Greece’s Prime Minister Asks Theresa May to Return the Elgin Marbles—Again
Alexis Tsipras used his first official visit to the UK to restart the campaign for return of the Elgin Marbles.
Greek Prime Minister Alexis Tsipras is trying to revive the case that the UK should return the 2,500-year-old marbles from the British Museum that were taken from the Acropolis in the 19th century. Known as the Elgin Marbles for the British diplomat who removed them, the stones once comprised roughly half of a 500-foot frieze on the Parthenon.
The Elgin Marbles have been the subject of an intense repatriation debate over the years. Greece has repeatedly asked for their return to no avail, but Tsipras could be hoping to capitalize on a wave of recent high-profile repatriations, including property returned from the US to Lebanon and Greece.
Tsipras’s office did not immediately respond to a request for comment.
Greece has stepped up its campaign for the marbles since 2009, when it opened a new museum at the foot of the Acropolis hill. In 2014, a previous Greek government hired a legal team including human rights lawyer Amal Clooney to advise it on the issue, Reuters has reported. This latest request coincided with Tsipras’s first official visit to London since he was elected in prime minister 2015, according to Reuters. He raised the issue during a meeting with British Prime Minister Theresa May and told reporters: “The Marbles belong to the world cultural heritage but their natural place is the Parthenon.”
But British experts have often claimed that Greece lacks a suitable place to preserve the marbles. When asked for a response to Tsipras’s latest request, the British Museum referred artnet News to a statement from its trustees on its website:
The British Museum tells the story of cultural achievement throughout the world, from the dawn of human history over two million years ago, until the present day. The Parthenon Sculptures are a significant part of that story.

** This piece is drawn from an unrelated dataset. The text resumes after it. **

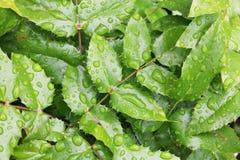 布什霍莉绿色离开与大雨水下落 免版税库存照片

The Museum is a unique resource for the world: the breadth and depth of its collection allow a global public to examine cultural identities and explore the complex network of interconnected human cultures. The Trustees lend extensively all over the world and over 3.5 million objects from the collection are available to study online. The Parthenon Sculptures are a vital element in this interconnected world collection. They are a part of the world’s shared heritage and transcend political boundaries.
The trustees’ position paper also includes a list of “common misconceptions” about the Elgin marbles, including the belief that all of the sculptures from the Parthenon are in the British Museum. “This is incorrect,” they say. “About half of the sculptures from the Parthenon are lost, having been destroyed over the 2,500 years of the building’s history. The sculptures that remain are found in museums in six countries, including the Louvre and the Vatican, though the majority is divided roughly equally between Athens and London.”
The trustees also say it would be impossible to reincorporate the sculptures into the Parthenon. “Though partially reconstructed, the Parthenon is a ruin. It is universally recognized that the sculptures that still exist could never be safely returned to the building: they are best seen and conserved in museums. For this reason, all the sculptures that remained on the building have now been removed to the Acropolis Museum, and replicas are now in place,” the trustees write.
“We know Britain’s position but what has a particular value is that this effort is continued,” Tsipras told Reuters. “In due course, we’ll find increasingly more supporters of Greece’s just stance.”